It’s easy to name inventions that have changed our lives. The electric light, radio, and television are among the most notable, and the personal computer is among the most recent. It seems that each of these devices appeared suddenly, but they were actually perfected over time. With that in mind, it’s interesting to contemplate life-changing devices on the horizon.
We may eventually look back and realize that the photovoltaic panel (PV) was the life-changing invention of the present time. While solar photovoltaic panels were once only used in the space program, now they can be found almost anywhere around the world. They not only provide power for lights, they provide the energy needed to pump water for people, as well as for cattle, in locations far from power lines. Thanks to PV panels, remote villages and vacation homes can use the same electrical appliances that city-dwellers use. And now, as electric rates are increasing and reliability is an issue in some parts of the country, many grid-connected homeowners are also installing solar panels.

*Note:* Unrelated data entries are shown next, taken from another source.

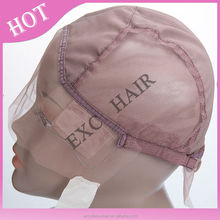 cheap wholesale Mesh adjustable full lace wig cap for making hair wigs
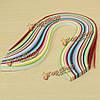 Поделки quiling бумажные полоски 24 цвета, доступные выбор наборы бумажных полосок партия декора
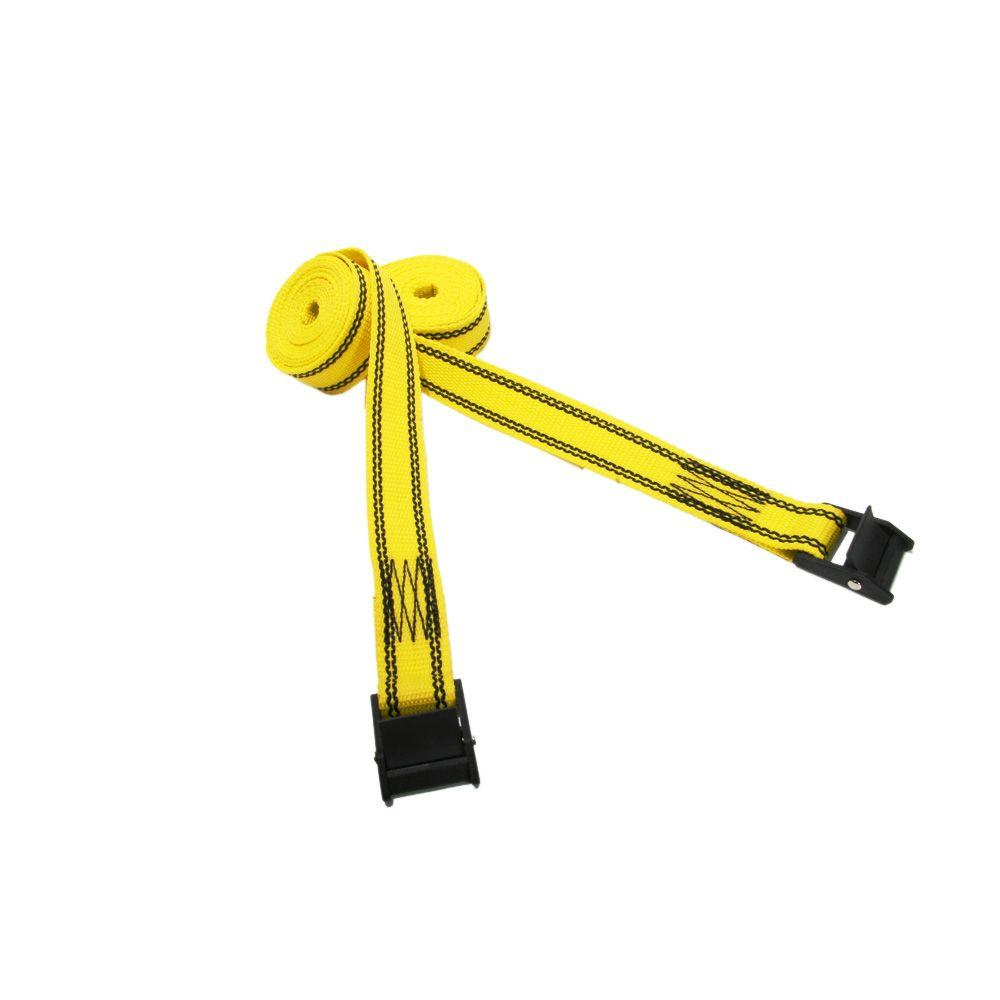 null 8 ft. x 1-1/4 in. Nylon Cam Buckle Lashing Straps (2-Pack)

Some utilities have imposed a tiered-rate structure for electrical usage. While the first 300KWH per month is relatively inexpensive, electricity use in excess of 600KWH is billed at a much higher rate. A PV system can be designed to use solar power as the primary source of electricity, only using grid-supplied power when the PV system’s capacity is exceeded. Switching is automatic, and the homeowner may not even be aware that it has happened. Other sophisticated PV system components protect the batteries from over charging or over discharging, and coax the best possible performance from the system.
Fossil fuel supplies are on the decline, resulting in escalating costs to bring electricity into our homes, but there are other factors that are beginning to make PV systems more appealing to the average household. Newer consumer electrical devices require less power than their older counterparts, making it possible to get by with a smaller PV system. From light-bulbs to major appliances, it’s rare to find an increase in electrical consumption in a newer device. The exception to this rule is the plug-in-electric vehicle. If these become popular in the future, we’ll need sufficient capacity to charge them. Still, the cost of PV panels is expected to decline sharply within the next two years, further increasing their popularity.
The PV panel is not like other life-changing inventions, it simply provides power for them. And, unlike other life-changing inventions, we usually keep solar panels out of sight, rather than on display. As we transition to PV systems, our lives may not have been altered per-se, but without PV all of our electrical devices will be useless, or to costly to use.
President Bush said recently “we’re addicted to oil.” The truth is, were addicted not to oil, but to our cars. By the same token we’re not addicted to electricity, but rather to our lights, radios, TV’s, microwave ovens, dishwashers, and other appliances. And it’s hard to imagine how tradesmen would perform without their power tools and equipment. Because a transition to PV will be gradual, we may not recognize it as a life-changing invention until when we think of what life would be like without it.